*** Data for processing ***
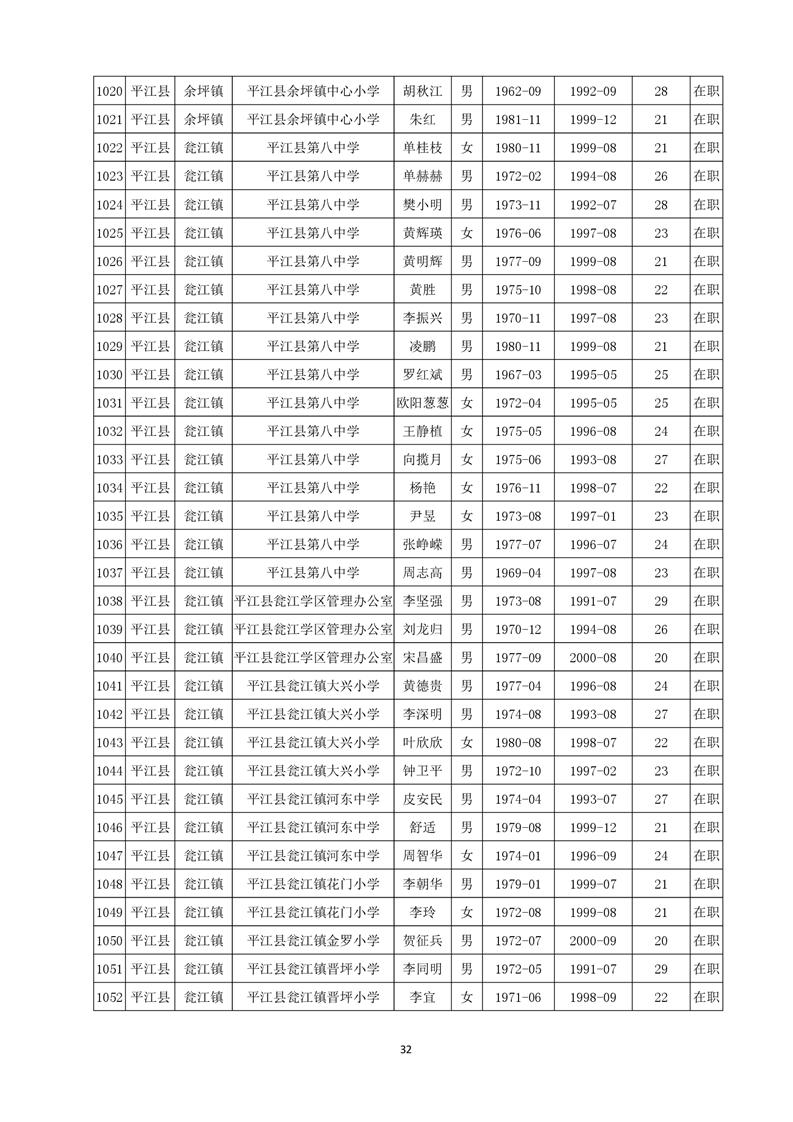 | 1020 | 平江县 | 余坪镇 | 平江县余坪镇中心小学 | 胡秋江 | 男 | 1962-09 | 1992-09 | 28 | 在职 |
|---|---|---|---|---|---|---|---|---|---|
| 1021 | 平江县 | 余坪镇 | 平江县余坪镇中心小学 | 朱红 | 男 | 1981-11 | 1999-12 | 21 | 在职 |
| 1022 | 平江县 | 瓮江镇 | 平江县第八中学 | 单桂枝 | 女 | 1980-11 | 1999-08 | 21 | 在职 |
| 1023 | 平江县 | 瓮江镇 | 平江县第八中学 | 单赫赫 | 男 | 1972-02 | 1994-08 | 26 | 在职 |
| 1024 | 平江县 | 瓮江镇 | 平江县第八中学 | 樊小明 | 男 | 1973-11 | 1992-07 | 28 | 在职 |
| 1025 | 平江县 | 瓮江镇 | 平江县第八中学 | 黄辉瑛 | 女 | 1976-06 | 1997-08 | 23 | 在职 |
| 1026 | 平江县 | 瓮江镇 | 平江县第八中学 | 黄明辉 | 男 | 1977-09 | 1999-08 | 21 | 在职 |
| 1027 | 平江县 | 瓮江镇 | 平江县第八中学 | 黄胜 | 男 | 1975-10 | 1998-08 | 22 | 在职 |
| 1028 | 平江县 | 瓮江镇 | 平江县第八中学 | 李振兴 | 男 | 1970-11 | 1997-08 | 23 | 在职 |
| 1029 | 平江县 | 瓮江镇 | 平江县第八中学 | 凌鹏 | 男 | 1980-11 | 1999-08 | 21 | 在职 |
| 1030 | 平江县 | 瓮江镇 | 平江县第八中学 | 罗红斌 | 男 | 1967-03 | 1995-05 | 25 | 在职 |
| 1031 | 平江县 | 瓮江镇 | 平江县第八中学 | 欧阳葱葱 | 女 | 1972-04 | 1995-05 | 25 | 在职 |
| 1032 | 平江县 | 瓮江镇 | 平江县第八中学 | 王静植 | 女 | 1975-05 | 1996-08 | 24 | 在职 |
| 1033 | 平江县 | 瓮江镇 | 平江县第八中学 | 向揽月 | 女 | 1975-06 | 1993-08 | 27 | 在职 |
| 1034 | 平江县 | 瓮江镇 | 平江县第八中学 | 杨艳 | 女 | 1976-11 | 1998-07 | 22 | 在职 |
| 1035 | 平江县 | 瓮江镇 | 平江县第八中学 | 尹昱 | 女 | 1973-08 | 1997-01 | 23 | 在职 |
| 1036 | 平江县 | 瓮江镇 | 平江县第八中学 | 张峥嵘 | 男 | 1977-07 | 1996-07 | 24 | 在职 |
| 1037 | 平江县 | 瓮江镇 | 平江县第八中学 | 周志高 | 男 | 1969-04 | 1997-08 | 23 | 在职 |
| 1038 | 平江县 | 瓮江镇 | 平江县瓮江学区管理办公室 | 李坚强 | 男 | 1973-08 | 1991-07 | 29 | 在职 |
| 1039 | 平江县 | 瓮江镇 | 平江县瓮江学区管理办公室 | 刘龙归 | 男 | 1970-12 | 1994-08 | 26 | 在职 |
| 1040 | 平江县 | 瓮江镇 | 平江县瓮江学区管理办公室 | 宋昌盛 | 男 | 1977-09 | 2000-08 | 20 | 在职 |
| 1041 | 平江县 | 瓮江镇 | 平江县瓮江镇大兴小学 | 黄德贵 | 男 | 1977-04 | 1996-08 | 24 | 在职 |
| 1042 | 平江县 | 瓮江镇 | 平江县瓮江镇大兴小学 | 李深明 | 男 | 1974-08 | 1993-08 | 27 | 在职 |
| 1043 | 平江县 | 瓮江镇 | 平江县瓮江镇大兴小学 | 叶欣欣 | 女 | 1980-08 | 1998-07 | 22 | 在职 |
| 1044 | 平江县 | 瓮江镇 | 平江县瓮江镇大兴小学 | 钟卫平 | 男 | 1972-10 | 1997-02 | 23 | 在职 |
| 1045 | 平江县 | 瓮江镇 | 平江县瓮江镇河东中学 | 皮安民 | 男 | 1974-04 | 1993-07 | 27 | 在职 |
| 1046 | 平江县 | 瓮江镇 | 平江县瓮江镇河东中学 | 舒适 | 男 | 1979-08 | 1999-12 | 21 | 在职 |
| 1047 | 平江县 | 瓮江镇 | 平江县瓮江镇河东中学 | 周智华 | 女 | 1974-01 | 1996-09 | 24 | 在职 |
| 1048 | 平江县 | 瓮江镇 | 平江县瓮江镇花门小学 | 李朝华 | 男 | 1979-01 | 1999-07 | 21 | 在职 |
| 1049 | 平江县 | 瓮江镇 | 平江县瓮江镇花门小学 | 李玲 | 女 | 1972-08 | 1999-08 | 21 | 在职 |
| 1050 | 平江县 | 瓮江镇 | 平江县瓮江镇金罗小学 | 贺征兵 | 男 | 1972-07 | 2000-09 | 20 | 在职 |
| 1051 | 平江县 | 瓮江镇 | 平江县瓮江镇晋坪小学 | 李同明 | 男 | 1972-05 | 1991-07 | 29 | 在职 |
| 1052 | 平江县 | 瓮江镇 | 平江县瓮江镇晋坪小学 | 李宜 | 女 | 1971-06 | 1998-09 | 22 | 在职 |

32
*** End of Data for processing ***
(What to work on): Each line containing the word "平江县瓮江镇河东中学" needs to be copied from the data above.

(Exercise result):
| 1045 | 平江县 | 瓮江镇 | 平江县瓮江镇河东中学 | 皮安民 | 男 | 1974-04 | 1993-07 | 27 | 在职 |
| 1046 | 平江县 | 瓮江镇 | 平江县瓮江镇河东中学 | 舒适 | 男 | 1979-08 | 1999-12 | 21 | 在职 |
| 1047 | 平江县 | 瓮江镇 | 平江县瓮江镇河东中学 | 周智华 | 女 | 1974-01 | 1996-09 | 24 | 在职 |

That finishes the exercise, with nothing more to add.